By Taiwo Ogunmola-Omilani, Lagos –
Petroleum and Natural Gas Senior Staff Association of Nigeria (PENGASSAN) has called on the Federal Government to settle all debts allegedly owed oil marketers to avert mass sack of workers in the sector.
The senior staff trade union made the call against the backdrop of the threat by the marketers to embark on massive retrenchment of their employees if the government refused to settle the over N720 billion subsidy arrears.
According to the union such step will engender growth of not only the downstream sector but all sectors of the oil and gas industry and develop the nation’s economy.

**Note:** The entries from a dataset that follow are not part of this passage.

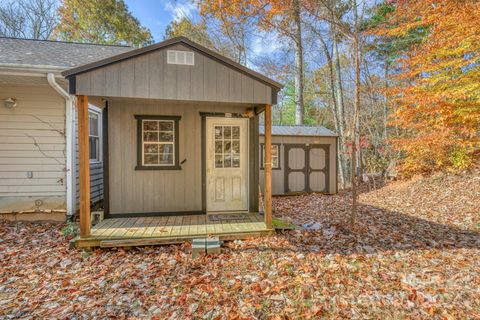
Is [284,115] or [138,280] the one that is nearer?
[138,280]

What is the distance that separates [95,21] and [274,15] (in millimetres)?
11068

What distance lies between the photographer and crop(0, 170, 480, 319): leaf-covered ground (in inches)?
106

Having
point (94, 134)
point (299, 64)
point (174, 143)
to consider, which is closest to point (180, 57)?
point (174, 143)

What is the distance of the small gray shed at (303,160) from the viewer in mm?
9344

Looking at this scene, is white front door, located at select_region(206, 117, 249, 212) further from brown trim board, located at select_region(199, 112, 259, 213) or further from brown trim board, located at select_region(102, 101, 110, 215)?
brown trim board, located at select_region(102, 101, 110, 215)

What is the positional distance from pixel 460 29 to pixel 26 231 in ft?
39.0

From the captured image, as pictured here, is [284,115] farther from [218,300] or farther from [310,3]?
[218,300]

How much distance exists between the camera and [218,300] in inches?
112

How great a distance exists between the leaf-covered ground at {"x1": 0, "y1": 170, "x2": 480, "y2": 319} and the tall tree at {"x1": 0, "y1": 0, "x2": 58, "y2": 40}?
15.8 meters

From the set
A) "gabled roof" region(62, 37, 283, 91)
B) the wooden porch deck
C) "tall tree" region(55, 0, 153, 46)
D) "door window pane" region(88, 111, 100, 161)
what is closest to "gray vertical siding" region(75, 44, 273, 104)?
"gabled roof" region(62, 37, 283, 91)

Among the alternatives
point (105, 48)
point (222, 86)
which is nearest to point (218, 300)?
point (222, 86)

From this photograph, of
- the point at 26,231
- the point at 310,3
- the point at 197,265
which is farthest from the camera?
the point at 310,3

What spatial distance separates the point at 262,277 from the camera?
331cm

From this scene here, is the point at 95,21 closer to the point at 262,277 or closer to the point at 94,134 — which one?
the point at 94,134
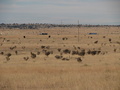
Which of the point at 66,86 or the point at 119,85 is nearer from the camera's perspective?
the point at 119,85

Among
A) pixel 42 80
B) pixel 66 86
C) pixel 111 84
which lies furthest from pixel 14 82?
pixel 111 84

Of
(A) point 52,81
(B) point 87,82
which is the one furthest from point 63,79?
(B) point 87,82

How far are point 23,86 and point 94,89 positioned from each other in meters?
3.88

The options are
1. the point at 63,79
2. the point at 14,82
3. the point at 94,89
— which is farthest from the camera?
the point at 63,79

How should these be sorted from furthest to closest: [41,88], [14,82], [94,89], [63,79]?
[63,79], [14,82], [41,88], [94,89]

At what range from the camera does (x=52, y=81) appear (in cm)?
1580

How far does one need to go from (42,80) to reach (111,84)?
13.1 ft

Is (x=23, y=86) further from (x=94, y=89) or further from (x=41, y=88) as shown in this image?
(x=94, y=89)

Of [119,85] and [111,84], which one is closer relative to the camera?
[119,85]

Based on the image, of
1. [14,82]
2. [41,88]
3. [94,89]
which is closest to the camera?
[94,89]

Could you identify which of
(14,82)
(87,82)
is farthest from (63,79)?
(14,82)

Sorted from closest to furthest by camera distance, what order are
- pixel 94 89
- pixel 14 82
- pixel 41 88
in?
1. pixel 94 89
2. pixel 41 88
3. pixel 14 82

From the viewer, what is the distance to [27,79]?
16547mm

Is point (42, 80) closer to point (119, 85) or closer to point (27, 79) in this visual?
point (27, 79)
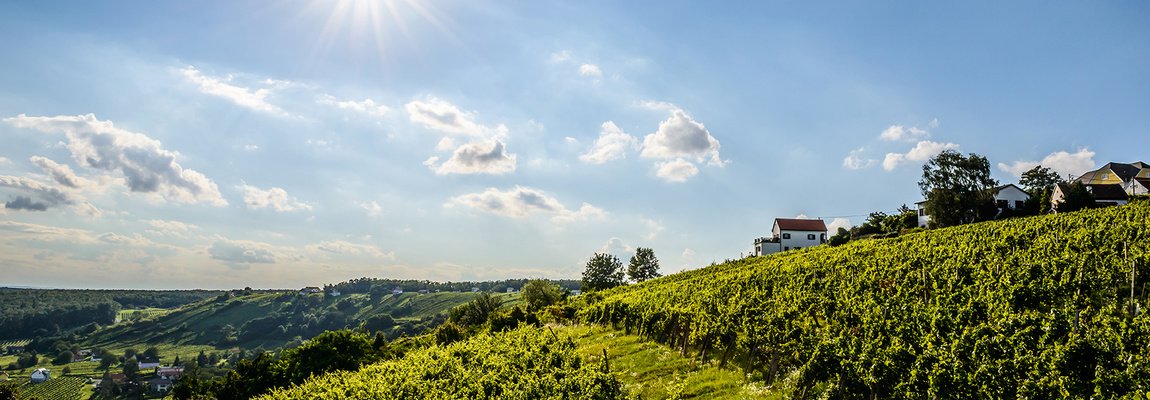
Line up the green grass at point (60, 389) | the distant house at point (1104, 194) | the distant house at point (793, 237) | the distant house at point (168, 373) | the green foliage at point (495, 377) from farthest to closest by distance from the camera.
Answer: the distant house at point (168, 373) → the green grass at point (60, 389) → the distant house at point (793, 237) → the distant house at point (1104, 194) → the green foliage at point (495, 377)

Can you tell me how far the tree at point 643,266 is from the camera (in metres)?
106

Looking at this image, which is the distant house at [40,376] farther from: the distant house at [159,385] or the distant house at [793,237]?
the distant house at [793,237]

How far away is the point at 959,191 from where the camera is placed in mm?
66312

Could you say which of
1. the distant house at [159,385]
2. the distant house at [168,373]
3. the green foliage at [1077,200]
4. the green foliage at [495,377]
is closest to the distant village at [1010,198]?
the green foliage at [1077,200]

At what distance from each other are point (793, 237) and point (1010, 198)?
2918 centimetres

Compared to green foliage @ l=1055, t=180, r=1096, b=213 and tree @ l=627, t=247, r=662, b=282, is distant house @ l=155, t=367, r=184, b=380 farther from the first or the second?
green foliage @ l=1055, t=180, r=1096, b=213

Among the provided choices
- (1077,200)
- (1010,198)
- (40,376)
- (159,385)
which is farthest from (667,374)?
(40,376)

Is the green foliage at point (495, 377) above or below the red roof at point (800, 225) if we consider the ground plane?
below

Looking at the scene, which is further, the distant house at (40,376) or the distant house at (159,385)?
the distant house at (40,376)

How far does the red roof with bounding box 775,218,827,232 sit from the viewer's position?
94.8 meters

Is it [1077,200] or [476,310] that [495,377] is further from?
[1077,200]

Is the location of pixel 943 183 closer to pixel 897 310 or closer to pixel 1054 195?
pixel 1054 195

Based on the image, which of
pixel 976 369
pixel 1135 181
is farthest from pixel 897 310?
pixel 1135 181

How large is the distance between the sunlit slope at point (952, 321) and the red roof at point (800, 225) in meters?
61.8
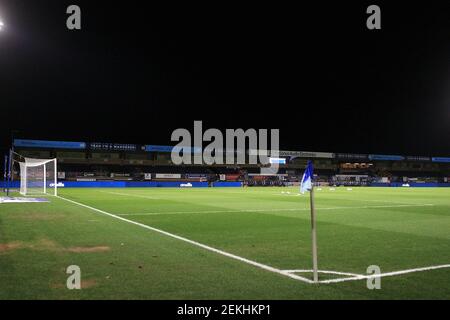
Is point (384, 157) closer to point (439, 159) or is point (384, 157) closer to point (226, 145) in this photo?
point (439, 159)

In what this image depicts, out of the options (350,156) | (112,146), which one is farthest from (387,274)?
(350,156)

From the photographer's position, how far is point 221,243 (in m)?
11.0

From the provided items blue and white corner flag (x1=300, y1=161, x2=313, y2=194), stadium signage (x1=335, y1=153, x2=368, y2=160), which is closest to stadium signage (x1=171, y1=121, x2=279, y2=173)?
stadium signage (x1=335, y1=153, x2=368, y2=160)

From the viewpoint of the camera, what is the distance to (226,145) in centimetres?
8381

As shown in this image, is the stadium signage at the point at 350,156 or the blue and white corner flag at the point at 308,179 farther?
the stadium signage at the point at 350,156

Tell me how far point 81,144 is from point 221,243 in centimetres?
7179

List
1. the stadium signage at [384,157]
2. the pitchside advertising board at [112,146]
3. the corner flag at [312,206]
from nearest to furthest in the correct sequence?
the corner flag at [312,206] → the pitchside advertising board at [112,146] → the stadium signage at [384,157]

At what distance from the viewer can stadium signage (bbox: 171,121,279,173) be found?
75188 millimetres

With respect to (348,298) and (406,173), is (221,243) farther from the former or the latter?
(406,173)

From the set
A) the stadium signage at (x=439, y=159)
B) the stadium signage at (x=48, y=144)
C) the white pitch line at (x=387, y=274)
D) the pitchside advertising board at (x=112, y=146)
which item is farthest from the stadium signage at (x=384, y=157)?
the white pitch line at (x=387, y=274)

The debts, according to the marketers, was the outstanding subsidy owed on the importation of petroleum products, accrued interest on loans from banks and exchange rate differential, which made them to halt importation of refined petroleum products leaving only the Nigerian National Petroleum Corporation (NNPC) doing the business.
PENGASSAN said if the government is genuinely interested in the growth of the downstream sector and want to attract more investments in the sector, which is almost moribund, then it should pay the debts owed the marketers.
In a statement signed by the PENGASSAN National Public Relations Officer, Comrade Fortune Obi, it said the government should try as much as possible to verify the authenticity of the claims by the oil marketers and ensure quick settlement of the genuine debts.
“The government should try to separate the genuine claims by the importers from spurious one and pay them because we will not like to be engulfed in the mistakes of the past where briefcase marketers milked the nation through dubious subsidy claims.
“A situation where the workers in the industry bear the inability of the government to honour its obligations as part of the importation deal will be unfair and unacceptable to our Association. This is against the President Muhammadu Buhari’s administration major policy of job creation.
“As a responsible trade union, as much as we will support any move by the government to end subsidy regime and spurious claims by the marketers, we are also canvassing for the payment of debts that can hinder the growth of the downstream sector and attract investments into the sector.”
He noted that in the last five years, workforce in the downstream sector, especially the marketing sub sector have depleted by over 70 per cent, adding, “most of them were thrown to the already over-bloated labour market.”